CASE STUDY:
Centralized Log Management, Security integration development for capturing, indexing and analysis of unstructured and structured data from security endpoints
- Log storing, indexing, mapping unstructured data into structured data
- Develop several Java plugins to integrate with GCP, Google Workspace, CarbonBlack, Azure Cloud and more as following services:
- Fetch logs, based on log types VPC Flow logs, Audit logs, Firewall logs defined in the application configuration settings
- Query the fetched logs at scheduled intervals
- Normalize the classic plain logs to customer’s standard format that facilitates compressing
- Ingest the logs into application for analysis
- Service Account is used for authentication as it supports app to app authorization and does not involve human intervention
- Logs streaming from Cloud Logging API are routed to a logging sink
- Logging Sink filters the logs based on log types configured in the application
- Destination for logging sink is BigQuery Data Set
- Java application creates BigQuery Data Set and tables are auto created inside the dataset when the logs are available.
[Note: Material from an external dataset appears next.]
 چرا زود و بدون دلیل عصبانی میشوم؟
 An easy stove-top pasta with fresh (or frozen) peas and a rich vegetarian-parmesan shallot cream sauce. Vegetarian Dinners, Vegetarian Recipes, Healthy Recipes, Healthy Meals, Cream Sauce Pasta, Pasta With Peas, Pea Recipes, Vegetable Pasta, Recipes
The schema for the table is based on log type
- Unique tables are created for each log type and on a daily basis
- Java application queries the BigQuery tables at scheduled intervals to fetch the logs and ingest into the application. The results of the BigQuery tables could be fetched in csv or in json formats
- After fetching the logs, the tables are deleted by the application based on table creation time. This will ensure storage is minimized
Pub/Sub was an alternative approach, but BigQuery was considered based on performance.
Google Workspace Logs
Approach:
Logs are fetched through Reports API that programmatically retrieves the activity and usage reports. Domain Wide Delegation is an approach to authorize a third-party application to access Admin SDK Reports API. A service account in Google Cloud Platform is authorized through Domain Wide Delegation to access the logs from Workspace.
- Authentication is done using service account for app-to-app authorization
- This service account has domain wide delegation enabled and can access workspace logs
- The Java application connects to the service account and pulls the activity report. The admin activity report lists all activities of all administrators and is organized by event names
- User can visualize admin, drive, login, calendar, token logs using Reports API
Gmail logs to BigQuery
Gmail logs can be fetched through BigQuery by setting up configurations to export Gmail logs into BigQuery by specifying the service account and the BigQuery dataset name. This feature is available to Enterprise and Education subscriptions with Standard and Plus subtypes.
When email logs are turned on, BigQuery Dataset creates a template table as daily table_ which is used as schema table. The daily tables are auto created based on availability of logs.